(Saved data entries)

┄┄┄┄┄┄┄┄┄┄

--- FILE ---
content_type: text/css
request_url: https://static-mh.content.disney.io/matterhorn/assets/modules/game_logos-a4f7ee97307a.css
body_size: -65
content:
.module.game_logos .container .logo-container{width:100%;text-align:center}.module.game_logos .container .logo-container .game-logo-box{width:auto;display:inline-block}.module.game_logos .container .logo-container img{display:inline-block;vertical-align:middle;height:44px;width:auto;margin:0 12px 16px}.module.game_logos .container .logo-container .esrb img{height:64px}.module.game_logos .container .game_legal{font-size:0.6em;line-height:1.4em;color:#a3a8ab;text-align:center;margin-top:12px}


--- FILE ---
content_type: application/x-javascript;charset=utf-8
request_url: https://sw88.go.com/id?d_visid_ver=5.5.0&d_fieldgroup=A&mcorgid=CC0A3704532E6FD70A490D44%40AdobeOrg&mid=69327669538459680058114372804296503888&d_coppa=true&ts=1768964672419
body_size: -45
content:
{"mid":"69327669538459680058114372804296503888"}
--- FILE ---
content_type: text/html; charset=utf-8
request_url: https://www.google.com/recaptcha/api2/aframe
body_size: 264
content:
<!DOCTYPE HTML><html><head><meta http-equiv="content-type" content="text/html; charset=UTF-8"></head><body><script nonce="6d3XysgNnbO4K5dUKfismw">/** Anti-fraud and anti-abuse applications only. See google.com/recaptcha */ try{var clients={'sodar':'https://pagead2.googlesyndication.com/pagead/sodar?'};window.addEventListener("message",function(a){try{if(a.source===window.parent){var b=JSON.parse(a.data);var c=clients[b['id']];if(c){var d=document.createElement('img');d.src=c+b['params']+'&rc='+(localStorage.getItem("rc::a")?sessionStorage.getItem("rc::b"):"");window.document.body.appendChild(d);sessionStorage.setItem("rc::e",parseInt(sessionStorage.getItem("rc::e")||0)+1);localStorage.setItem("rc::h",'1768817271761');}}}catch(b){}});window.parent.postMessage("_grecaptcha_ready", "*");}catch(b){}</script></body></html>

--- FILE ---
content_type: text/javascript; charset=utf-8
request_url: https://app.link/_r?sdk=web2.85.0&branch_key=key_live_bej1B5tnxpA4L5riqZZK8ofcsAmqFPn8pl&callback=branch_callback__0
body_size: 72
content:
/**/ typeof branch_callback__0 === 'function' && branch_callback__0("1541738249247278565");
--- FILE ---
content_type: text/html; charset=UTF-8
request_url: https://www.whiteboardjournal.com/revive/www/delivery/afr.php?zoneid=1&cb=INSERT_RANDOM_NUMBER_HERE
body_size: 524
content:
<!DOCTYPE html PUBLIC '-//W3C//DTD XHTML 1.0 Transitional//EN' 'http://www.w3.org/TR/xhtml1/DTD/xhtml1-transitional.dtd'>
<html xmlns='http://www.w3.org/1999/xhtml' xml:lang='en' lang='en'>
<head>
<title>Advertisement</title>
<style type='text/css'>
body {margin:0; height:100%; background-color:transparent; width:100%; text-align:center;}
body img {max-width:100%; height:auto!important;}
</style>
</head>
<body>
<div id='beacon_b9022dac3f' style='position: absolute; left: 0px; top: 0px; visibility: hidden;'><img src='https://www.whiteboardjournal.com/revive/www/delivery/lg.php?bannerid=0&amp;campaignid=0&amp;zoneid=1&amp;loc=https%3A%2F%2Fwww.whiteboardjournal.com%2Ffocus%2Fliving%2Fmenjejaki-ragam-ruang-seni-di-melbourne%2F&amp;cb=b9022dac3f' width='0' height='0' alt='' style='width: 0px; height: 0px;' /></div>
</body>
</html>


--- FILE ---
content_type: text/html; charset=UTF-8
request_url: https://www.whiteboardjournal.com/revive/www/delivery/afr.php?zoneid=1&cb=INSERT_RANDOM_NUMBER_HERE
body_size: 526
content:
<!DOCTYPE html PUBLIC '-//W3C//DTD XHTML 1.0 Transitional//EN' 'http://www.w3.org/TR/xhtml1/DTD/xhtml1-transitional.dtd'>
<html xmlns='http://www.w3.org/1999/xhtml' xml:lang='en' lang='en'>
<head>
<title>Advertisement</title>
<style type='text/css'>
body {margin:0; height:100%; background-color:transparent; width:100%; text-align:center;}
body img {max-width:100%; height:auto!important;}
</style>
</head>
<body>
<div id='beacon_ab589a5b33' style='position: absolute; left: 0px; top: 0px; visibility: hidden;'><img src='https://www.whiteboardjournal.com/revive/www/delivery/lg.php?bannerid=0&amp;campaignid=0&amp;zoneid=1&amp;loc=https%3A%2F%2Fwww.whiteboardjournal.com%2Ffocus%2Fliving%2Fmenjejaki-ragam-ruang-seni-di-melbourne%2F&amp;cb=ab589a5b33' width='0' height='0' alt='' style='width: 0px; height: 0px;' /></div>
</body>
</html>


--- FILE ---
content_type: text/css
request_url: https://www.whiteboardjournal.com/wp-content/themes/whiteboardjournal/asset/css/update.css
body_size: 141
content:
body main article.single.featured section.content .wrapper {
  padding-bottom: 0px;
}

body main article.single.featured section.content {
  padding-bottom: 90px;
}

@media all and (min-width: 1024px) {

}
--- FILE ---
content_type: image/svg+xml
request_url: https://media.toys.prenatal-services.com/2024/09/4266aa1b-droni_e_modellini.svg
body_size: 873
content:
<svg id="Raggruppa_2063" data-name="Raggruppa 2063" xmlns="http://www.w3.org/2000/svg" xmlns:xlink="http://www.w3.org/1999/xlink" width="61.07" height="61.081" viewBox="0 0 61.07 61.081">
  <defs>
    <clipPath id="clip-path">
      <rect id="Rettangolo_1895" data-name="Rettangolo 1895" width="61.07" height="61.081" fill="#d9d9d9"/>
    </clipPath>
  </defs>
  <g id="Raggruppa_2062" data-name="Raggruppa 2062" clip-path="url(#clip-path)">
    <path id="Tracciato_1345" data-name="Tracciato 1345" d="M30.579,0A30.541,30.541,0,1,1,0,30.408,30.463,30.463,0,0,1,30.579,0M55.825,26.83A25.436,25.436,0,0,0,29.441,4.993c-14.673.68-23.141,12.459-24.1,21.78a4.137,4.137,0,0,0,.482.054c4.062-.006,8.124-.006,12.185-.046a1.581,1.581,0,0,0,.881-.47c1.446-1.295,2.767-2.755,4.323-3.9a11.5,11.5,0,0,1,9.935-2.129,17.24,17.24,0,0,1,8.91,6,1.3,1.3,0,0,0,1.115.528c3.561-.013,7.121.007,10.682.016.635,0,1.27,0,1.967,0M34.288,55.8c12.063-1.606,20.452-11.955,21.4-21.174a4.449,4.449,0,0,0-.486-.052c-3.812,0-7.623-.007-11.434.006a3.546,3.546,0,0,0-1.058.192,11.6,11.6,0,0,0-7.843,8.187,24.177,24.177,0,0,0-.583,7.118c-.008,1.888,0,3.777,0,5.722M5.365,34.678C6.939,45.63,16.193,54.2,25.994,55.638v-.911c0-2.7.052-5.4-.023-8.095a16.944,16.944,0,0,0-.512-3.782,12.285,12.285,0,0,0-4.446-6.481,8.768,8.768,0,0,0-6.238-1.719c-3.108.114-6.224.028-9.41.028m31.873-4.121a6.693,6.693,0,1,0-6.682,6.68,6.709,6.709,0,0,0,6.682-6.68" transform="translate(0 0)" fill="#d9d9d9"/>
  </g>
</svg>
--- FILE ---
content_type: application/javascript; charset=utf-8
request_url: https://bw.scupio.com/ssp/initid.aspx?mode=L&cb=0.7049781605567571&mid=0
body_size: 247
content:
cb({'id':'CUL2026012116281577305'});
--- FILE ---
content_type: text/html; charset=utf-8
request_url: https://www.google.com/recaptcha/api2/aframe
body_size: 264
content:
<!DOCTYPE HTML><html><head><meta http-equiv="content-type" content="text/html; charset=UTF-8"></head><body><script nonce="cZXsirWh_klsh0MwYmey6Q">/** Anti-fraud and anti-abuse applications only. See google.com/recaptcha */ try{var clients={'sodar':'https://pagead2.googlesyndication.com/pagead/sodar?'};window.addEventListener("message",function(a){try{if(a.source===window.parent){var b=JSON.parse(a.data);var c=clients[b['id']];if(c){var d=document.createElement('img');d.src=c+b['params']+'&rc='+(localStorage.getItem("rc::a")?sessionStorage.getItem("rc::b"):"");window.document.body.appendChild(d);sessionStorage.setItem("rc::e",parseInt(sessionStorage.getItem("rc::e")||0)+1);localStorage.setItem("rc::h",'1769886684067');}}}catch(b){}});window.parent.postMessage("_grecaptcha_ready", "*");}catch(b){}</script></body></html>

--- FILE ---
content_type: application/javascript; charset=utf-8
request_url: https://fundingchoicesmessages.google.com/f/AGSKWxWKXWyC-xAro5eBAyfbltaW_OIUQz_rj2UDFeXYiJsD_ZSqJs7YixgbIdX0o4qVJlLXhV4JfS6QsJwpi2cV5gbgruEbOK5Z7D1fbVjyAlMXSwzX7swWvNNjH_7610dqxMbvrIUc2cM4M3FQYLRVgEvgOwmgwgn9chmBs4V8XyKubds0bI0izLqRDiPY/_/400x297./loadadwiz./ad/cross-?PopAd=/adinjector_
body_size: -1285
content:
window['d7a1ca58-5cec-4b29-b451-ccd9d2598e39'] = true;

┄┄┄┄┄┄┄┄┄┄

:: ASSIGNED TASK ::
Every line that holds the string "Raggruppa" must be copied from the records above.

:: EXERCISE OUTPUT ::
<svg id="Raggruppa_2063" data-name="Raggruppa 2063" xmlns="http://www.w3.org/2000/svg" xmlns:xlink="http://www.w3.org/1999/xlink" width="61.07" height="61.081" viewBox="0 0 61.07 61.081">
  <g id="Raggruppa_2062" data-name="Raggruppa 2062" clip-path="url(#clip-path)">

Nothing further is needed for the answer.